It was more than 50 years ago when a film was made with just a single character right through its 100 odd minute duration. The film was Yaadein  and it featured none other than reigning superstar Sunil Dutt in lead.
Most recently, a similar experimental affair was seen in the form of British film Locke . It had Tom Hardy in the lead, and the entire film was set in a moving car.
Circa 2015 and the trend, which is not so common, is being taken forward with a film which has a sweet-n-simple title Pihu. The unique part about the film is that instead of an experienced actor, the central protagonist is a two year old girl. Interestingly, her real name is also Pihu and the film has been set as a social thriller, a genre that is seldom attempted in Hindi cinema.
No wonder, the film is being hailed as an almost impossible affair, even though the makers are confident that they would be able to pull it off.
Says filmmaker Vinod Kapri, who has been a journalist for 23 years, and is now a National Award winning director, “Pihu revolves around a two year old girl who gets into an unexpected situation where she is all by herself. The film moves ahead as a thriller. I am told that world over not many movies have been attempted with such stage and setting. Moreover, I believe it is a first ever with a child. It is a new challenge in itself and an exciting one at that.”
The film has gone on floors and is expected to be wrapped up in a single schedule of 25 days.
“However, we are keeping our options open for a 35-40 days stint as well. After all, a two year old child can be unpredictable. It all depends on how she reacts and brings on the right emotions on screen.”
There is some good pre-production that has gone into this to pre-empt the situation better. For starters, the film is being shot with a small crew of just 20 odd people, so that Pihu is not overwhelmed by the presence of too many people around her. Moreover, the entire crew has been stationed in a penthouse along with Pihu and her parents (who are also journalists) so that there is adequate familiarity set in.
“That’s right, that’s the least we can do for her,” says Kapri, who has also recently won a National Award for Can’t Take This Shit Anymore under Best Film in Social Issue category, “I have personally been with Pihu for six months.

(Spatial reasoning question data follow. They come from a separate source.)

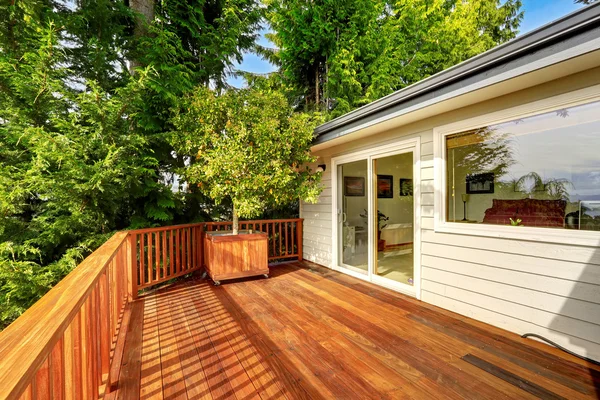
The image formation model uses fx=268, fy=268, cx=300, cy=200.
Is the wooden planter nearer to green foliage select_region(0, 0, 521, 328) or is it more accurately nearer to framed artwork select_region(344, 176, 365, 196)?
green foliage select_region(0, 0, 521, 328)

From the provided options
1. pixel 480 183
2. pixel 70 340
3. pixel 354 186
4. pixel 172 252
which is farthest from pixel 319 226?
pixel 70 340

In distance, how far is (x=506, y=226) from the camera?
2.63 meters

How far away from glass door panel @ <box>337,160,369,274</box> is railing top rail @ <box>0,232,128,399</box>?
3637mm

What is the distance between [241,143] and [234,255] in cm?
169

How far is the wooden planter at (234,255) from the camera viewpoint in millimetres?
4004

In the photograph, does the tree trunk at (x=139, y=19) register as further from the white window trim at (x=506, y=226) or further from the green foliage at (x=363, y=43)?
the white window trim at (x=506, y=226)

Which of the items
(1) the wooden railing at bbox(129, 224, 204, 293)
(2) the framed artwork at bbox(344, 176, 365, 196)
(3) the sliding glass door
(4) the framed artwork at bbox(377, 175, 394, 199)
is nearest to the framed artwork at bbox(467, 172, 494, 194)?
(3) the sliding glass door

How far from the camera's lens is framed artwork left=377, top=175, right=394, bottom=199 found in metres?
4.23

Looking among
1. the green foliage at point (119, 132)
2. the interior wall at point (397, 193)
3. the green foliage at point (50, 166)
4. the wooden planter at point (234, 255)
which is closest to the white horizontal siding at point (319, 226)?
the green foliage at point (119, 132)

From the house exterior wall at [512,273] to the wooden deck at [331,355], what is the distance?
16cm

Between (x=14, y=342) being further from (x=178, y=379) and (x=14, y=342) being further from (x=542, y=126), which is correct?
(x=542, y=126)

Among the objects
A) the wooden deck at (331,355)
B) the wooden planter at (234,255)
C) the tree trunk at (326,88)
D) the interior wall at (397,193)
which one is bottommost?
the wooden deck at (331,355)

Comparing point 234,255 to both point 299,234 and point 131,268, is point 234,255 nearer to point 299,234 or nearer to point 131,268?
point 131,268

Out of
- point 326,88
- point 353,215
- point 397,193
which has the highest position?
point 326,88
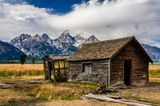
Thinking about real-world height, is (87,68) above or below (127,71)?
above

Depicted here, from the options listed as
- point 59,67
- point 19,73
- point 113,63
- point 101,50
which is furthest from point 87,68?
point 19,73

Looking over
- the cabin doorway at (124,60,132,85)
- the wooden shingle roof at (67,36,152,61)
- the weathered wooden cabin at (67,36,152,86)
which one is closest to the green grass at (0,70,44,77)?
the wooden shingle roof at (67,36,152,61)

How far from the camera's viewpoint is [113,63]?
35281 millimetres

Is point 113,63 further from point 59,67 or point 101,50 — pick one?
point 59,67

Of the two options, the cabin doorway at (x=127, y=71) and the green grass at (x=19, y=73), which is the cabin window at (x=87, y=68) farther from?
the green grass at (x=19, y=73)

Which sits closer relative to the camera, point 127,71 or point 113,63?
point 113,63

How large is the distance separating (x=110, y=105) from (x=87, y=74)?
719 inches

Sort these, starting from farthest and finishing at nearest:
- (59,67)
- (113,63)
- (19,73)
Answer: (19,73), (59,67), (113,63)

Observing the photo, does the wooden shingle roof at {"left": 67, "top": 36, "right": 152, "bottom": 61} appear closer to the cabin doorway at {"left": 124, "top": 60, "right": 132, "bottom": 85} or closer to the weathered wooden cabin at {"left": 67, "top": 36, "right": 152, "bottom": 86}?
the weathered wooden cabin at {"left": 67, "top": 36, "right": 152, "bottom": 86}

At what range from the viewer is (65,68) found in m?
43.6

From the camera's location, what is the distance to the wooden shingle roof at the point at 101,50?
35472 millimetres

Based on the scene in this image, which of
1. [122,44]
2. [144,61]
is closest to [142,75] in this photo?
[144,61]

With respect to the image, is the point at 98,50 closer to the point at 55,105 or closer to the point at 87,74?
the point at 87,74

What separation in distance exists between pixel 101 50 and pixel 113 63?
9.72 ft
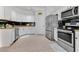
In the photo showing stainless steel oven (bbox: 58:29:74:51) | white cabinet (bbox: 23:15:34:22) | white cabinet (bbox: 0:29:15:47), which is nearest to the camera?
stainless steel oven (bbox: 58:29:74:51)

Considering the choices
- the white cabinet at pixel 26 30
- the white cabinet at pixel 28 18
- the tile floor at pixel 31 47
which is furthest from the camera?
the white cabinet at pixel 28 18

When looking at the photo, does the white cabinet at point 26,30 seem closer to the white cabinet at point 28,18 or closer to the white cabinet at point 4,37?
the white cabinet at point 28,18

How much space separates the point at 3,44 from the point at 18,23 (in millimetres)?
6699

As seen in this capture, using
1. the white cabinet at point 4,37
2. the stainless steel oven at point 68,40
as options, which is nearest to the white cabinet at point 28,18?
the white cabinet at point 4,37

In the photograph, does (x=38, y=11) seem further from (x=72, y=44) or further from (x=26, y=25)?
(x=72, y=44)

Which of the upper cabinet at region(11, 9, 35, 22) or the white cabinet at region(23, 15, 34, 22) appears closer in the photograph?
the upper cabinet at region(11, 9, 35, 22)

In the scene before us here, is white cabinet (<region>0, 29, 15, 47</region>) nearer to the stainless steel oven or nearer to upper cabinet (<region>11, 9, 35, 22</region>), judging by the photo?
the stainless steel oven

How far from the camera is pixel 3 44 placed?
17.2 feet

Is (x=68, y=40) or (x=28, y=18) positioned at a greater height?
(x=28, y=18)

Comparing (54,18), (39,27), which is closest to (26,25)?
(39,27)

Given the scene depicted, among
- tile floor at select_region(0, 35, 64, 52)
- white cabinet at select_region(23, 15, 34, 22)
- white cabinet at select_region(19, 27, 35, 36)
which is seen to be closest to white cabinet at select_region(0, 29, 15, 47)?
tile floor at select_region(0, 35, 64, 52)

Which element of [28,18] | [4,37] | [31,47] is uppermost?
[28,18]

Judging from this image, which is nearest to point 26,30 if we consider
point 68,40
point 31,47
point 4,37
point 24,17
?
point 24,17

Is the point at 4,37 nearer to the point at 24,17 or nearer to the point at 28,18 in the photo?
the point at 24,17
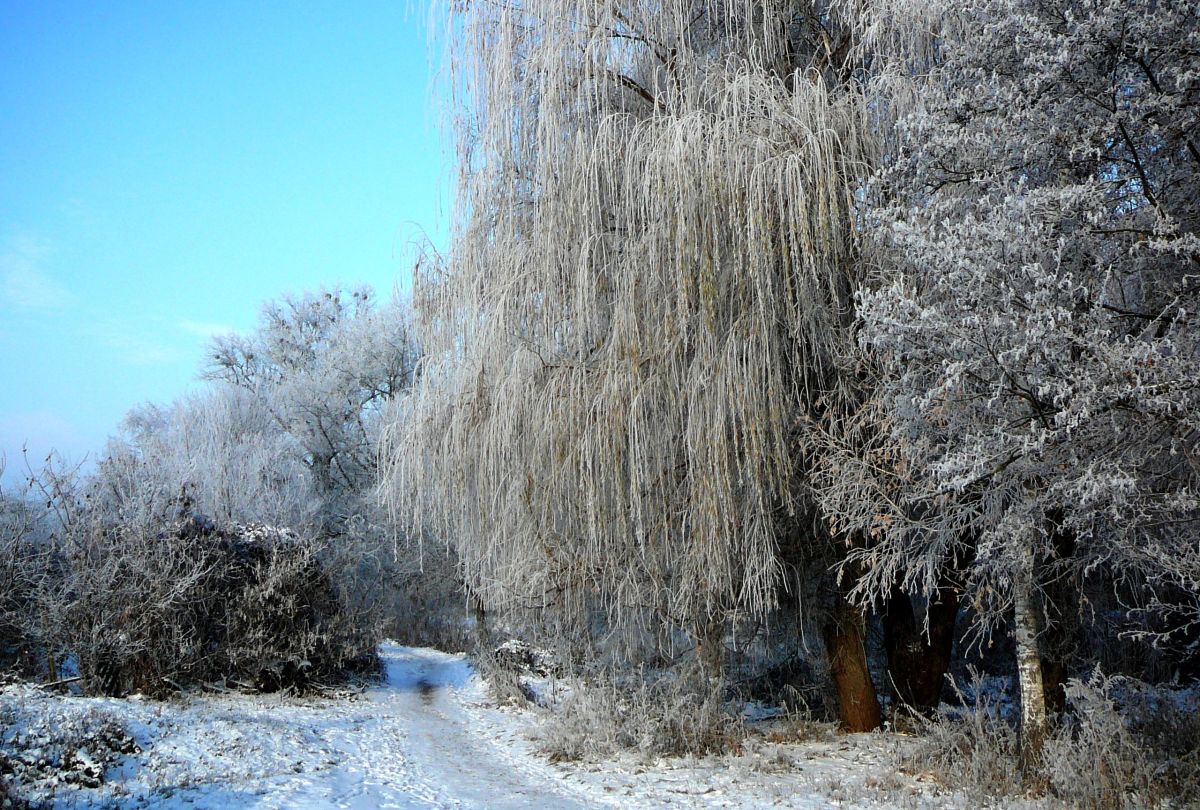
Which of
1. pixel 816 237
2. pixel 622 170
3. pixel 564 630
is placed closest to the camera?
pixel 816 237

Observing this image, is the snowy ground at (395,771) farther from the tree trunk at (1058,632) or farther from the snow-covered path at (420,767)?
the tree trunk at (1058,632)

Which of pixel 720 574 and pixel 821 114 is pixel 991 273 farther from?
pixel 720 574

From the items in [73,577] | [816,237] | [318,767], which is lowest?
[318,767]

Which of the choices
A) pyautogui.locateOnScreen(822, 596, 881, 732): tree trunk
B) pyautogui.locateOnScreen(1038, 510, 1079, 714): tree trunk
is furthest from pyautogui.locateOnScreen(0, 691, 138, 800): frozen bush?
pyautogui.locateOnScreen(1038, 510, 1079, 714): tree trunk

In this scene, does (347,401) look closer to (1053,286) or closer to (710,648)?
(710,648)

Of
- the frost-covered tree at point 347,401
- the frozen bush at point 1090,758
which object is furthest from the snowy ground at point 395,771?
the frost-covered tree at point 347,401

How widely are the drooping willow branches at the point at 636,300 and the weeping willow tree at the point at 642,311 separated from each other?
24 millimetres

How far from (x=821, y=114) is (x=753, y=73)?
2.51 ft

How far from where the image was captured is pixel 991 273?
421 centimetres

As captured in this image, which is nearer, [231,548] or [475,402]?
[475,402]

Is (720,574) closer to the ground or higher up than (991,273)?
closer to the ground

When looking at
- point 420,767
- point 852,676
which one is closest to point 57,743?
point 420,767

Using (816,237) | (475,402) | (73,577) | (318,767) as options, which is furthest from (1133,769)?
(73,577)

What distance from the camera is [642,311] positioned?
21.6 ft
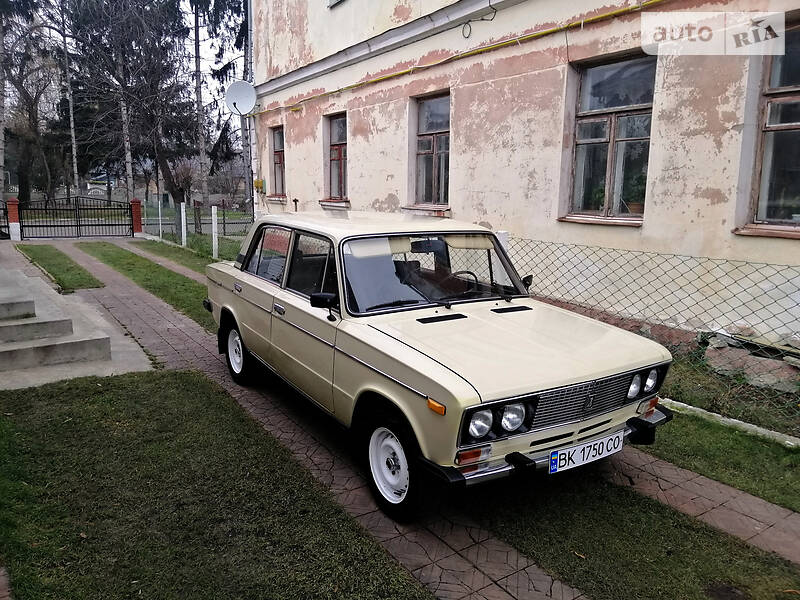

I wanted to closely study how she reacts and behaves on a normal day, so that accordingly I could insert such portions in the film. As a matter of fact we also gave her parents a professional camera to keep recording her activities for months at stretch. All that footage has turned out to be quite handy.”
No wonder, for Vinod Kapri – whose other film Miss Tanakpur Haazir Ho has already been picked up by Fox Studio for distribution this Summer – there is good progress being made for Pihu as well, with choices opening up with good corporate houses.
“As of now I have to focus on delivering well with Pihu. The idea is to make a content driven film,” says Kapri before signing off.